╭─ Task inputs
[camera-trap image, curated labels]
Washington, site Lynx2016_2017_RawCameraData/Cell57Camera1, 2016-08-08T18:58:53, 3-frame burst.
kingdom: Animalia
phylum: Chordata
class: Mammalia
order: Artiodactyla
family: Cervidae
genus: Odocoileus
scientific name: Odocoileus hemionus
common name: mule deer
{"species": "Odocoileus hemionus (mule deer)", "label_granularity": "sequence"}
╰─
◆ Instructions for the task:
Where the string "mule" occurs in a line of the listing, copy the line.

◆ Response to this exercise:
common name: mule deer
{"species": "Odocoileus hemionus (mule deer)", "label_granularity": "sequence"}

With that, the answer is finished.